A chamada "progressão continuada", equivocadamente naturalizada como uma política pedagógica inclusiva, tem-se mostrado, na prática, uma engenharia do fracasso escolar. Embalada por um discurso de aparente proteção à autoestima dos alunos e de combate à evasão, essa medida tem sido implementada de modo mecânico e generalizado nos sistemas de ensino da maioria dos estados brasileiros. Entretanto, por trás da retórica benevolente da não reprovação automática, esconde-se uma fragilização institucional da autoridade do professor e a institucionalização da indiferença pedagógica.

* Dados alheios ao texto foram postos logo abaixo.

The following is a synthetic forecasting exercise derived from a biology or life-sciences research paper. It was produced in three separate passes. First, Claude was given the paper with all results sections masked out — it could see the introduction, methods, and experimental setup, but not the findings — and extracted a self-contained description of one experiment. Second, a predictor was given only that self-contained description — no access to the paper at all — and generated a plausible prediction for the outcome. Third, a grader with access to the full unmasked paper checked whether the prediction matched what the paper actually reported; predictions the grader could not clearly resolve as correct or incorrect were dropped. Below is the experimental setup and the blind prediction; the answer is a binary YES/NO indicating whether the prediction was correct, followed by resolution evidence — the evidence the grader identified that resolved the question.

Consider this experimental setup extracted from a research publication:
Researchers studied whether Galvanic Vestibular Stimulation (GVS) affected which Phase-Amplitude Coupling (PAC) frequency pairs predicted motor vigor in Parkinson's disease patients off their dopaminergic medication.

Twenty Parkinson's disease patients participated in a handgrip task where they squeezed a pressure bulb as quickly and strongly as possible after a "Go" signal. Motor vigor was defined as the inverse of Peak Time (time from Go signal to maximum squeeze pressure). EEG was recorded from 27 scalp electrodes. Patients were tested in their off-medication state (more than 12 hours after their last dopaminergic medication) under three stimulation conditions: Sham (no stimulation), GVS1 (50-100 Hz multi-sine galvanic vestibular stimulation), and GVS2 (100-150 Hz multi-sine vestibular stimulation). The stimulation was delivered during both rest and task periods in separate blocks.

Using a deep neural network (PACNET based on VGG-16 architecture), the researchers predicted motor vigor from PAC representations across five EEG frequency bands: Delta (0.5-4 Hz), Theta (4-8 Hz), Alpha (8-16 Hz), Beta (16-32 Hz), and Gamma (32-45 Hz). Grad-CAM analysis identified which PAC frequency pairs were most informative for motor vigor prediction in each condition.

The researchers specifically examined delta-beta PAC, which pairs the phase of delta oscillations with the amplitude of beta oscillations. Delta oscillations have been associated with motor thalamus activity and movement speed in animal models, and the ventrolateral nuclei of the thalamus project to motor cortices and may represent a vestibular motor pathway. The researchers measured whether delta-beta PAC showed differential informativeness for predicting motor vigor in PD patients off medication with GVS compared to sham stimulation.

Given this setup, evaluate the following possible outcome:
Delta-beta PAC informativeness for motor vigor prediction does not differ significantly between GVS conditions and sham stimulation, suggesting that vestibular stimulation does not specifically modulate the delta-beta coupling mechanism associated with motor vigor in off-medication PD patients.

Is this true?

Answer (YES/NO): NO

A proposta que avança na Câmara dos Deputados para vetar a promoção automática no ensino fundamental e médio, alterando a Lei de Diretrizes e Bases (LDB/1996), embora cercada por atores políticos controversos, como Nikolas Ferreira e Bibo Nunes, escancara uma questão incontornável: a progressão automática, em sua forma atual, retira do processo educativo a necessária mediação avaliativa e pedagógica que deveria ser conferida, primariamente, ao docente. Quando um sistema educacional desloca o foco da aprendizagem para o simples avanço cronológico do aluno nas séries, corrompe-se o princípio fundamental de que ensinar e aprender demandam esforço, acompanhamento e responsabilidade mútua.

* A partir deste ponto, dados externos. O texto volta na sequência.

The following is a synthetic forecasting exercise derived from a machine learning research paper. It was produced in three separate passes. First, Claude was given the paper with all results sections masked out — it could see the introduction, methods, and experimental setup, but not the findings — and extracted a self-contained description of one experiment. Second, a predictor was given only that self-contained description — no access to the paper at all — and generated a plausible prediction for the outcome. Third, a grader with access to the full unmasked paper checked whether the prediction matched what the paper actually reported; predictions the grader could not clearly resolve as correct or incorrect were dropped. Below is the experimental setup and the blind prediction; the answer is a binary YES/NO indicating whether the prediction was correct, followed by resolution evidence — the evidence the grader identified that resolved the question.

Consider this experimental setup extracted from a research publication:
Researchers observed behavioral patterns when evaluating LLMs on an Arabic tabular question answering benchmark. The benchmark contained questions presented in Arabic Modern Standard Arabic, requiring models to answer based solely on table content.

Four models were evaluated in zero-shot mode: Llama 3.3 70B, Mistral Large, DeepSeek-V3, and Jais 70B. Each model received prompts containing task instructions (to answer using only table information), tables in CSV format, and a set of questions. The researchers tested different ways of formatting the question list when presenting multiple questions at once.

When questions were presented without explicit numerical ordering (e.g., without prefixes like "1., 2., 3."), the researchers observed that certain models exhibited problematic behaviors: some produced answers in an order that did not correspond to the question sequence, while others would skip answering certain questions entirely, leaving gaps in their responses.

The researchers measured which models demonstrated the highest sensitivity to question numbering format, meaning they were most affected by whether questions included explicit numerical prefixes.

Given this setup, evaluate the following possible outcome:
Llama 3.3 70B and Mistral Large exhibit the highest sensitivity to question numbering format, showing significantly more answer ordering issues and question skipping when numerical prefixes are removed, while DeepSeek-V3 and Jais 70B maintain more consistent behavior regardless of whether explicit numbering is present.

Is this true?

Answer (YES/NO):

É sintomático que, paralelamente, outra proposta legislativa vise permitir a reprovação por mau comportamento, independentemente do desempenho acadêmico. Ainda que essa medida demande cautela para não incorrer em arbítrios, ela revela uma urgência que o modelo atual ignora: o ambiente escolar não é apenas um espaço de transmissão de conteúdos, mas um lugar de formação ética e cidadã. O comportamento, nesse sentido, também é parte constitutiva da aprendizagem. E ao ser negligenciado por uma lógica que, muitas vezes, busca evitar "conflitos" em nome da permanência a qualquer custo, compromete-se a própria função formadora da escola.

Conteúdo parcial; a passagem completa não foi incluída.